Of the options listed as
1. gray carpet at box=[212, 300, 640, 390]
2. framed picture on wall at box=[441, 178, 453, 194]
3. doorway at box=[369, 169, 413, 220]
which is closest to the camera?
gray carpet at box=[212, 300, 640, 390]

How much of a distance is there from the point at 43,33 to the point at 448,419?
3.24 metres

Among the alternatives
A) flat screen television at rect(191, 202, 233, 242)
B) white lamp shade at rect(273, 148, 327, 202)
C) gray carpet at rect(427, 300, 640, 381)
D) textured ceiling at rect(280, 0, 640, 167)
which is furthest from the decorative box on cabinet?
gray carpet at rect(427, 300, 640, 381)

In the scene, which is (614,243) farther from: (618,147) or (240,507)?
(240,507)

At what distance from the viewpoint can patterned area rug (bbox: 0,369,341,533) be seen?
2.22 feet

- Instructions to follow
Please return each line of the listing above word for word, in the same order.

- The solution
Of the options listed as
1. gray carpet at box=[212, 300, 640, 390]
2. framed picture on wall at box=[441, 178, 453, 194]
3. doorway at box=[369, 169, 413, 220]
which is closest to the camera?
gray carpet at box=[212, 300, 640, 390]

How much of a distance is there from the point at 43,33 to the point at 448,419?
3.24 metres

Among the alternatives
A) flat screen television at rect(191, 202, 233, 242)
B) white lamp shade at rect(273, 148, 327, 202)
C) gray carpet at rect(427, 300, 640, 381)
D) textured ceiling at rect(280, 0, 640, 167)
which is furthest from the decorative box on cabinet?
gray carpet at rect(427, 300, 640, 381)

In the scene, which is (614,243) farther from: (618,147) or (240,507)?
(240,507)

At what distance from the viewpoint can patterned area rug (bbox: 0,369,341,533) be seen?
2.22 feet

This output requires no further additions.